Alors nous nous dressons tous les trois devant le peuple d'Asthall qui reste silencieux, presque choqué. Et j'ai beau, durant un instant, être fière d'avoir réussi à tenir tête à la soi-disant parole du Suprême, au fond de moi la peur demeure.

Car, alors qu'Alec commence à m'entraîner vers le rideau noir pour nous faire sortir de la scène, je croise le regard du Doyen.

Et, dans ses yeux froids et durs, je lis toute la fureur qui l'habite...

... et qui ne tardera pas à s'abattre sur nous pour nous détruire.

***

L'homme me tient par le bras.

Grand, musclé, les cheveux coupés au ras de la tête et un air sombre sur le visage, il ressemble à un ancien militaire qui a vécu la guerre. Son regard froid se pose de temps en temps sur moi tandis qu'il me mène à travers les couloirs du manoir, silencieux.

C'est un homme de main du Doyen.

Et il se moque bien que je sois la Jumelle, une prêtresse ou une simple habitante. Il a une consigne.

M'empêcher de nuire.

Je ne sais pas ce que signifie exactement cette phrase, que le Doyen a prononcée d'un ton glacial, mais elle n'inaugure rien de bon.

Je jette un énième regard mauvais à l'homme qui me tient. Il me serre le bras plus fermement en unique réaction.

Je ne peux pas le laisser « m'empêcher de nuire ».

Mais je ne sais pas comment faire pour m'échapper.

- Mademoiselle Winston !

Plus que l'appellation, c'est la personne qui lance cette phrase qui me fait tressaillir. À côté de moi, l'homme de main du Doyen s'immobilise.

Je tourne la tête vers Saddy, qui arrive derrière nous d'un pas pressé. Je ne l'ai pas vue depuis que j'ai quitté le sous-sol de la Chapelle, il y a environ une heure trente.

- Mademoiselle Winston ! reprend-t-elle en arrivant près de nous, encore essoufflée. C'est à moi de vous escorter jusqu'à votre chambre.

L'homme la fusille du regard.

- Le Doyen m'a donné pour ordre... commence-t-il.

- Le Doyen a plus confiance en moi qu'en vous, coupe Saddy sèchement. Il vous a demandé d'escorter Mademoiselle Winston jusqu'à mon arrivée. Vous pouvez disposer.

L'homme hésite. Je regarde Saddy, étonnée. Pour moi, elle n'a toujours été qu'une simple nourrice. Pourtant, son assurance semble écraser celui qui me tient par le bras. Et, alors que je m'attends à ce que celui-ci l'envoie bouler, il se contente de me lâcher sèchement.

- Je demanderai confirmation au Doyen.

- Demandez donc, grommelle Saddy. Venez, Mademoiselle Winston.

Interloquée, je regarde l'homme s'éloigner dans le couloir.

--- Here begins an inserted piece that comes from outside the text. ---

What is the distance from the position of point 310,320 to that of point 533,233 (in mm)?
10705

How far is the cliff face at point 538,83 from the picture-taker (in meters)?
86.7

Quel est exactement le rang de Saddy au sein d'Asthall, pour qu'elle se fasse aussi aisément respecter par un type faisant deux fois sa taille ?

- Pourquoi le Doyen t'a-t-il demandé de m'escorter ? interrogé-je la vieille femme.

Il me sera bien plus facile de m'échapper avec elle.

Saddy attend que l'homme de main ait tourné à l'angle du couloir. Puis elle se tourne vers moi.

- Il ne me l'a pas demandé.

Je la fixe, plongée dans l'incompréhension la plus totale.

- Mais alors...

- Nous n'avons pas beaucoup de temps avant que son gorille ne lui rapporte notre petite discussion, me coupe-t-elle. Il faut que tu t'en ailles. Maintenant.

J'ai l'impression de tomber de très, très haut.

- Comment ça ? Il faut que j'aille chercher Liam, et je... enfin...

- Ne t'inquiète pas pour Liam, il n'est pas encore en danger. Toi, par contre...

La vieille femme laisse sa phrase en suspens. Je fronce les sourcils, agacée par le mystère qu'elle laisse planer sans raison.

- Je ne peux pas partir maintenant, Saddy. J'ai fait une promesse.

À Alec.

- Et d'ailleurs, repris-je, pourquoi est-ce que tu fais ça ? Pourquoi est-ce que tu m'as libérée de la Chapelle, et que m'aides à m'enfuir ?

Tu as eu une illumination spirituelle ?

Saddy inspire profondément, l'air soudain angoissée. Durant quelques secondes, le silence règne en maître.

Puis la vieille femme déclare enfin :

- Bon. Je crois... que je te dois quelques explications.